Menkes Terbitkan Aturan soal Vaksin Mandiri, Ini Ketentuannya

Tim Detikcom - detikNews
Jumat, 26 Feb 2021 15:30 WIB
Vaccine and syringe injection It use for prevention, immunization and treatment from COVID-19
Ilustraasi Vaksin COVID-19 (Getty Images/iStockphoto/kiattisakch)
Jakarta -

Menteri Kesehatan Budi Gunadi Sadikin menerbitkan Peraturan Menteri Kesehatan (Permenkes) Nomor 10 Tahun 2021 tentang pelaksanaan vaksinasi COVID-19. Peraturan tersebut mengatur soal vaksinasi mandiri, yakni karyawan dapat memperoleh vaksin yang didanai perusahaan.

Permenkes tersebut telah dibenarkan oleh Jubir Kemenkes Siti Nadia Tarmizi saat dimintai konfirmasi, Jumat (26/2/2021).

Vaksin tersebut dinamakan Vaksinasi Gotong Royong. Adapun tujuan vaksinasi adalah meningkatkan kekebalan seseorang terhadap penyakit sehingga, apabila suatu saat terpapar, tidak akan sakit atau hanya mengalami gejala ringan dan tidak menjadi sumber penularan.

Permenkes No 10/2021 itu membedakan Vaksinasi Program dengan Vaksinasi Gotong Royong. Vaksinasi Program adalah pelaksanaan vaksinasi kepada masyarakat yang pendanaannya ditanggung atau dibebankan kepada pemerintah. Sementara Vaksinasi Gotong Royong pendanaannya ditanggung perusahaan atau badan hukum/badan usaha.

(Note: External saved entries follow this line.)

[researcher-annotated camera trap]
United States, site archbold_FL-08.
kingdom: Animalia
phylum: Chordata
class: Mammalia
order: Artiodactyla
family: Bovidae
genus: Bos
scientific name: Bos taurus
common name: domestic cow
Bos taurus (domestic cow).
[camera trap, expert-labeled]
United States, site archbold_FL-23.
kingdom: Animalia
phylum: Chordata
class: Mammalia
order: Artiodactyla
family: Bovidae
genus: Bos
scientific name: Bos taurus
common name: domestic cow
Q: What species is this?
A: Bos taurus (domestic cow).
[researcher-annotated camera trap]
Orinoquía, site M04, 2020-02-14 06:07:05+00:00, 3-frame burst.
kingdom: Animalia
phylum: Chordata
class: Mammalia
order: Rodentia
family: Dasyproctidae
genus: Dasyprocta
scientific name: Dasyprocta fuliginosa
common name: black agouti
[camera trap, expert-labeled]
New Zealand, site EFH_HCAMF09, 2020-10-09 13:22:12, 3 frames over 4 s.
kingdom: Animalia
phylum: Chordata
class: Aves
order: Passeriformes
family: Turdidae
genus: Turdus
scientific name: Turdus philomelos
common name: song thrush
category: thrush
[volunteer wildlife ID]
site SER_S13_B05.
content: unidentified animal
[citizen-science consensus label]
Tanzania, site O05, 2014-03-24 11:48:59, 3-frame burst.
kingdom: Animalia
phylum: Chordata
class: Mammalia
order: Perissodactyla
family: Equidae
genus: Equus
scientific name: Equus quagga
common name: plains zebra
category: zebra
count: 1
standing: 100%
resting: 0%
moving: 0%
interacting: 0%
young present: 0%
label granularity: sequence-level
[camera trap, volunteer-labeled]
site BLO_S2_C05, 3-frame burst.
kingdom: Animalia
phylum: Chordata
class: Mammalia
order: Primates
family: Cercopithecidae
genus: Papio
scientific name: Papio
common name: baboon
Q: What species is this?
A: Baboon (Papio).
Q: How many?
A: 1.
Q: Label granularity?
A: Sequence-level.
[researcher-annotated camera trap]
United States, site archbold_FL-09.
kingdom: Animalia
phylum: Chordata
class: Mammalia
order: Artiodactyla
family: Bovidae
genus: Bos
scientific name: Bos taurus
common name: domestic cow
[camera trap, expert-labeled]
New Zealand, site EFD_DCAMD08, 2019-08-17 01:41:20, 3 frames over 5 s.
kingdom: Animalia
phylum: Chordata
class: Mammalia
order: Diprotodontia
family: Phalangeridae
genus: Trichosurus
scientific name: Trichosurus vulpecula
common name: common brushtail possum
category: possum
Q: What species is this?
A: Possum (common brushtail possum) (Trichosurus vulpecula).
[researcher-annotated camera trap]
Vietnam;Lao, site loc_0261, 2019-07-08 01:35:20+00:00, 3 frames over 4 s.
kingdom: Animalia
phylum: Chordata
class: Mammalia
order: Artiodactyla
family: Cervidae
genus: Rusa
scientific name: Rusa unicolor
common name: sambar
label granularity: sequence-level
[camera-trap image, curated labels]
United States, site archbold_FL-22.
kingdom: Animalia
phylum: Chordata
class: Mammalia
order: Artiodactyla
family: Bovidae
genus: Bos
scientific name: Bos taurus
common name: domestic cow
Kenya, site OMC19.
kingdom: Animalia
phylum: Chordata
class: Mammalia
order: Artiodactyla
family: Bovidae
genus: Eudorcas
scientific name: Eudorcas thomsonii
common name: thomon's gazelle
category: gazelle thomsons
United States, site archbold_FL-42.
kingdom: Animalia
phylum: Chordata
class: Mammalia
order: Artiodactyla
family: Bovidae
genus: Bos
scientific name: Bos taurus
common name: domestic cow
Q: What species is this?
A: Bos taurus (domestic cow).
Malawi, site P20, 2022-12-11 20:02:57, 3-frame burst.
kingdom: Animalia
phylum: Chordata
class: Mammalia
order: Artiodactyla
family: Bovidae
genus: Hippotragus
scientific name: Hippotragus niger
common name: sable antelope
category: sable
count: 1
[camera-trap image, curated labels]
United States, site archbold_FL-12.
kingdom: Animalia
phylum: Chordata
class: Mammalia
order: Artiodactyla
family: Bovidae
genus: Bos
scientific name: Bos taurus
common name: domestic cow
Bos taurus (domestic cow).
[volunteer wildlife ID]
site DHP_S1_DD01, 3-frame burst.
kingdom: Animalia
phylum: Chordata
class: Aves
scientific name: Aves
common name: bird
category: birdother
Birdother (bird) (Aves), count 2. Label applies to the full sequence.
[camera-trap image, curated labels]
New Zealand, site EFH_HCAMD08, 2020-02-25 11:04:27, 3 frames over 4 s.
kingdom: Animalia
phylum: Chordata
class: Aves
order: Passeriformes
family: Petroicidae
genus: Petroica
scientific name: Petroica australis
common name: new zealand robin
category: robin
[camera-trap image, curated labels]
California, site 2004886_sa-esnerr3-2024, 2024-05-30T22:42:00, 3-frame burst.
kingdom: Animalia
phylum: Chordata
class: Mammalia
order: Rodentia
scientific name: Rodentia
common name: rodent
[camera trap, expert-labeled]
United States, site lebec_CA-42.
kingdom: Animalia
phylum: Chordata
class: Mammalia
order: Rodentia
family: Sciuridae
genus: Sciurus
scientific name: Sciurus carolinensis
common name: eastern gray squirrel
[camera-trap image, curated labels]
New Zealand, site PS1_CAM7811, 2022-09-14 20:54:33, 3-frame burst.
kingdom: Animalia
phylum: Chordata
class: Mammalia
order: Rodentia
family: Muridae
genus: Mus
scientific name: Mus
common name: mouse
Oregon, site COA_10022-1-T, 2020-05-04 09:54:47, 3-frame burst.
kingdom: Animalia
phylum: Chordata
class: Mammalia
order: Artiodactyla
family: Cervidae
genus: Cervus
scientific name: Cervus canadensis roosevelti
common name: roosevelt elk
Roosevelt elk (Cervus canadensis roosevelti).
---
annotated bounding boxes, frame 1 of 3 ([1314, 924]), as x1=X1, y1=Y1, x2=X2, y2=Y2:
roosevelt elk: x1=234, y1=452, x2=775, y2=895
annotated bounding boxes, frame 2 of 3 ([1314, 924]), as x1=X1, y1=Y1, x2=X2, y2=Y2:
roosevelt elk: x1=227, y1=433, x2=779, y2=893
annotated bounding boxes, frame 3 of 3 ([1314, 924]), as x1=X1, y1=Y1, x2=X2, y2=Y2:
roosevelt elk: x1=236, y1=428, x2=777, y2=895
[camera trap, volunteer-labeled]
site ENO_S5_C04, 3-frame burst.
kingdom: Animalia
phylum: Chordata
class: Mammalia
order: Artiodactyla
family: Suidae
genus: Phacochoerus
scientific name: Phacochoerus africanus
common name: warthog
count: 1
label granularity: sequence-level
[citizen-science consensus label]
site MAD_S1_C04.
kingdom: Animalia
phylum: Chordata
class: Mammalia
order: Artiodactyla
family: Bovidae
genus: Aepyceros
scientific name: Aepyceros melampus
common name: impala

"Vaksinasi Gotong Royong adalah pelaksanaan vaksinasi kepada karyawan/karyawati, keluarga, dan individu lain terkait dalam keluarga yang pendanaannya ditanggung atau dibebankan pada badan hukum/badan usaha," tulis Pasal 1 ayat 5 Permenkes Nomor 10/2021 itu.

Lebih lanjut, karyawan beserta keluarga karyawan tidak dipungut biaya untuk mendapatkan vaksin tersebut. Hal itu diatur dalam Pasal 5 ayat 3 Permenkes Nomor 10 Tahun 2021.

"Karyawan/karyawati, keluarga dan individu lain terkait dalam keluarga sebagai penerima Vaksin COVID-19 dalam pelayanan Vaksinasi Gotong Royong sebagaimana dimaksud pada ayat (3) tidak dipungut bayaran/gratis," demikian isi Permenkes.

Permenkes itu juga mengatur perusahaan atau badan hukum/badan usaha harus melaporkan jumlah karyawan/karyawati, keluarga, dan individu lain terkait dalam keluarga yang akan dilakukan Vaksinasi Gotong Royong kepada menteri.

Adapun laporan yang dimaksud paling sedikit harus memuat jumlah, nama, dan alamat (by name and by address), serta nomor induk kependudukan. Selanjutnya, rencana kebutuhan vaksinasi sebagaimana dimaksud pada ayat (1) ditetapkan dengan Keputusan Menteri serta berdasarkan perkembangan epidemiologi penyakit dan pertimbangan dari Komite Penanganan Coronavirus Disease 2019 (COVID-19) dan Pemulihan Ekonomi Nasional.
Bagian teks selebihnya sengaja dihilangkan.